§ Excerpt
Plaintiff also maintains that his public adjuster should not be held to the representations made in the claim presentation regarding the photographs because he did not personally take the photographs and was "not necessarily familiar" with the items they depicted. He also charges that North Pointe "never bothered to photograph themselves." (Doc. No. 140 at 3837.) However, Semegen prepared the claim presentation, testified that he was familiar with the photographs and that the photographs were offered to provide specific support for the existence of the personal property. (Doc. No. 120 at 1948-49, 1956.) Broad, himself, confirmed Semegen's knowledge. In his EUO, Broad claimed ignorance of the personal property loss items, repeatedly underscoring the fact that Semegen was the one who compiled the claim. (Deposition of John Broad, Doc. No. 115 at 1232 [I can't remember . . . . [Semegen] made [the claim presentation] up."], 1234 [similar], 1244 [similar].) Of course, if, as Semegen suggested, someone else might be able to demonstrate that the photographic representations were true, Broad still had a duty to come forward with competent Rule 56 evidence to oppose North Pointe's well supported motion for summary judgment. See generally Fulson, 801 F. Supp. at 4; see, e.g., Moore, 458 F.3d at 434. Broad failed to do so.

The inventories identified particular items that were alleged to have been lost in the fire and represented that specific photographs depicted these items. These inventories constituted representations made on plaintiff's behalf as to damages he sustained, and North Pointe has come forward with uncontroverted competent evidence that these representations were untrue. False answers regarding items lost in a fire constitute material misrepresentations. Latimore, 2012 WL 3061263, at *7; Taylor, 2012 WL 1643877, at *4 ("[insureds'] numerous contradictory statements about property lost or destroyed in the fire are material, as they bore materially on the amount [the insurer] would pay out if it honored the policy"); see Parker, 1988 WL 1058394, at *4. The record is clear on this point, and no reasonable juror would find to the contrary. Plaintiff's objection is overruled.

§ Problems
a: Decide whether each of these statements agrees with the court excerpt, answering yes or no and quoting the words of the excerpt that settle it: (i) Semegen prepared the claim presentation; (ii) in his EUO, Broad said he was the one who compiled the claim; (iii) the plaintiff's objection is sustained.
b: Rewrite the paragraph of the court excerpt that begins "The inventories identified particular items" in a shorter form that keeps its main facts.
c: Retype everything in the court excerpt from "The inventories identified" down to "objection is overruled.".

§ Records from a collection
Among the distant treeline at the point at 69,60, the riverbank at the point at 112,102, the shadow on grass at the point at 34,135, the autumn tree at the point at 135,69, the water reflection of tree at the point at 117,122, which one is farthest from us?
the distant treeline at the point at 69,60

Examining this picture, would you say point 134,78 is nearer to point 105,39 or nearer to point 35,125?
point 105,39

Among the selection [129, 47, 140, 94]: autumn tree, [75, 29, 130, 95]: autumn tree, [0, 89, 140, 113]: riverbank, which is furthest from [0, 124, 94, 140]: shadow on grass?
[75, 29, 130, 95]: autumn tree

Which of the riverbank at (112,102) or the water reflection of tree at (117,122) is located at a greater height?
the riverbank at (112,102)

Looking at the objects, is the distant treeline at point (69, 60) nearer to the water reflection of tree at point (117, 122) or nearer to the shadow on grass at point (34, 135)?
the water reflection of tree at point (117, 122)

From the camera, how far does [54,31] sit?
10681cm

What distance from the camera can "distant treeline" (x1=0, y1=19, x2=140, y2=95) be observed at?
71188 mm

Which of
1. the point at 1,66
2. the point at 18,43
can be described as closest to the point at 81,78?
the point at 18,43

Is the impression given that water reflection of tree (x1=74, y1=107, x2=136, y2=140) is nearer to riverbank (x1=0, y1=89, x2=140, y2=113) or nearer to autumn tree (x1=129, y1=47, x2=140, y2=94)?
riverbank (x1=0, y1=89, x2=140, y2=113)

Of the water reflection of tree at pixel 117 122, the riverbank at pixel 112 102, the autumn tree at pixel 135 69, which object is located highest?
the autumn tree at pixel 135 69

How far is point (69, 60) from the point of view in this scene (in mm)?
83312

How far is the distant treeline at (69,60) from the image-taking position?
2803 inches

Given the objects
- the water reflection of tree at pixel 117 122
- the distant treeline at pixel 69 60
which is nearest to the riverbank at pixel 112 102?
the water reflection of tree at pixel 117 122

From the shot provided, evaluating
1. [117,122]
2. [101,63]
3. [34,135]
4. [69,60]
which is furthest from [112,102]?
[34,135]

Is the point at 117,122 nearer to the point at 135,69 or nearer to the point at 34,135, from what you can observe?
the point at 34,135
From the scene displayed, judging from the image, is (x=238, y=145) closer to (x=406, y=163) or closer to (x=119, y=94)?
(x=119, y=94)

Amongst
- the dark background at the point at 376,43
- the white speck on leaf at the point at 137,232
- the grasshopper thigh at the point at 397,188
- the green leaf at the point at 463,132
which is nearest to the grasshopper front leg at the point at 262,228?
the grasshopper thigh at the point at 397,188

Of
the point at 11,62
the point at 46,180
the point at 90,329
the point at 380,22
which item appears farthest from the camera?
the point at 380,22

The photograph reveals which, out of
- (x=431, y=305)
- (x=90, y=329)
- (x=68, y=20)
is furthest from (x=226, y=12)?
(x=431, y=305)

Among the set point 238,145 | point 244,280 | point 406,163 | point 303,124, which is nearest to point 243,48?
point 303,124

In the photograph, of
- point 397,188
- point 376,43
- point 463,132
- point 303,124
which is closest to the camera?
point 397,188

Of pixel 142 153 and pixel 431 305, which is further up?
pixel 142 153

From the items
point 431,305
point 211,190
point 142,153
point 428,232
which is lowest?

§ Answers for the exercise
a:
(i) Yes: "Semegen prepared the claim presentation."
(ii) No: "repeatedly underscoring the fact that Semegen was the one who compiled the claim."
(iii) No: "Plaintiff's objection is overruled."

b: The inventories listed specific items allegedly lost in the fire and claimed that particular photographs showed them. These were representations about damages made on the plaintiff's behalf, and North Pointe offered uncontroverted competent evidence that they were false. False answers about items lost in a fire are material misrepresentations. Because the record is clear and no reasonable juror could find otherwise, the plaintiff's objection is overruled.

c:
The inventories identified particular items that were alleged to have been lost in the fire and represented that specific photographs depicted these items. These inventories constituted representations made on plaintiff's behalf as to damages he sustained, and North Pointe has come forward with uncontroverted competent evidence that these representations were untrue. False answers regarding items lost in a fire constitute material misrepresentations. Latimore, 2012 WL 3061263, at *7; Taylor, 2012 WL 1643877, at *4 ("[insureds'] numerous contradictory statements about property lost or destroyed in the fire are material, as they bore materially on the amount [the insurer] would pay out if it honored the policy"); see Parker, 1988 WL 1058394, at *4. The record is clear on this point, and no reasonable juror would find to the contrary. Plaintiff's objection is overruled.